Значит, и тут ездят. Или в Швейцарии люди другой породы?
Искали недолго. Сразу за Кинталем — пять домов под красной черепицей — между двух хмурых скалистых вершин обнаружился проход, он же проезд, если, конечно, верить местным Вильгельмам Теллям. Не дорога — широкая каменистая тропа, как раз на одну повозку — или на одну «Антилопу», если очень повезет. Прямо к Эйгеру выехать не получится, но выйдет где-то близко.
Марек посмотрел на тропу, на «Антилопу Канну», на Герду. Та почесала подбородок:
— Рискнем!
Рискнули — и пока везло. Подъем проехали почти без проблем, на второй скорости, временами переходящей в первую, на спуске же, как только горы-стражи остались позади, начало трясти. «Антилопа» вздрагивала всем корпусом, ревела, а временами, когда приходилось нажимать на тормоз, принималась повизгивать. Отвлекаться было опасно, вот Марек и проглядел, как Герда, улучив момент, достала неведомо откуда пачку дрянных местных сигарет.
Объехав очередной ухаб, мужчина вновь покосился направо, в сторону соседнего сиденья. От сигареты осталась ровно половина.
— Выедем на дорогу, заберу пистолет, — рассудил он.

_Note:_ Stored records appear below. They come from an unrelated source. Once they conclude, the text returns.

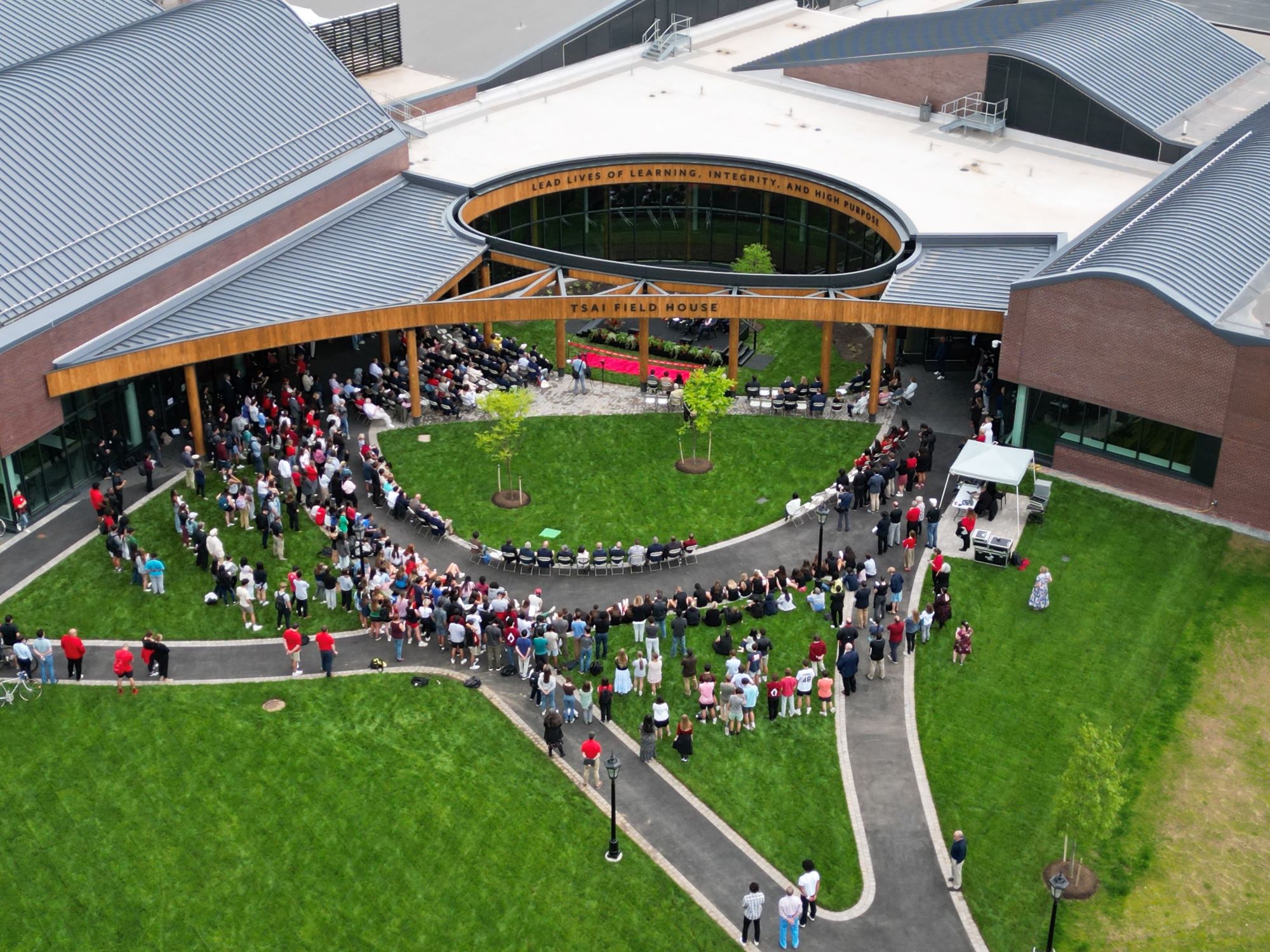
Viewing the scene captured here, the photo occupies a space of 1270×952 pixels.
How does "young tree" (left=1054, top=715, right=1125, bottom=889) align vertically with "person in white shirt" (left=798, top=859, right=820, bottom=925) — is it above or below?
above

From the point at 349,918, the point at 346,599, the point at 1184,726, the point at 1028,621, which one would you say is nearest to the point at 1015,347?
the point at 1028,621

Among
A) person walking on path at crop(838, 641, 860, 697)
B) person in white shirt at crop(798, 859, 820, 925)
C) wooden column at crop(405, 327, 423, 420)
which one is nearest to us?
person in white shirt at crop(798, 859, 820, 925)

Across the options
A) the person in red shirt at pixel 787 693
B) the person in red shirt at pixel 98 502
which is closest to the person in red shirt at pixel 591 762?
the person in red shirt at pixel 787 693

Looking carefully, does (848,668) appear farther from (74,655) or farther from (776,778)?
(74,655)

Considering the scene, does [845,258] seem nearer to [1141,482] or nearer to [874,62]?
[874,62]

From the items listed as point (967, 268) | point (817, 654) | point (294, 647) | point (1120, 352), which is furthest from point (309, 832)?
point (967, 268)

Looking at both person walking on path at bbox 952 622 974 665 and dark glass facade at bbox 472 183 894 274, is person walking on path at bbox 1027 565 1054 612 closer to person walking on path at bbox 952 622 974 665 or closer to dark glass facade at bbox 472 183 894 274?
person walking on path at bbox 952 622 974 665

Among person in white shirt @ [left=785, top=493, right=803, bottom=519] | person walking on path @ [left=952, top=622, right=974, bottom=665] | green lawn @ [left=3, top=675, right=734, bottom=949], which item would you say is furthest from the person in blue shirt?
person walking on path @ [left=952, top=622, right=974, bottom=665]

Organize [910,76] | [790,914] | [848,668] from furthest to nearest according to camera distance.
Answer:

Девочка презрительно фыркнула:
— Забирай! Я про тебя Королеве расскажу. Нет, не про ящерицу, Королеве такое понравится. Про те гадкие картинки, что ты в шкафу за одеждой прячешь. Черная кожаная папка, застежечка медная. И не стыдно?
Язык не показала, однако носом дернула. Марек вновь взглянул на дорогу, отметил взглядом очередной камень, так и норовящий прыгнуть под левое колесо…
— Сильно гадкие? Ты все посмотрела?
Авто вильнуло, недовольно рыкнув мотором. Герда поглядела на окурок и не без сожаления отправила его в окошко.
— Не волнуйся, все! Если другим можно, то, значит, и мне. Зачем тебе такое, Кай? Это же больные люди рисовали. Там только лошади хорошие — синие.
Мужчина кивнул:
— Франц Марк, погиб под Верденом. Еще, если ты помнишь, есть его автопортрет — с трубкой, в коричневой меховой шапке.
«Антилопа Канна» вновь подпрыгнула, недовольно заворчала, но внезапно сменила тон. Марек облегченно вздохнул — тропа пошла вширь, постепенно становясь обычной грунтовой дорогой. Скалы исчезли, сменившись редким альпийским кустарником. Еще чуть-чуть — и можно переходить на третью скорость.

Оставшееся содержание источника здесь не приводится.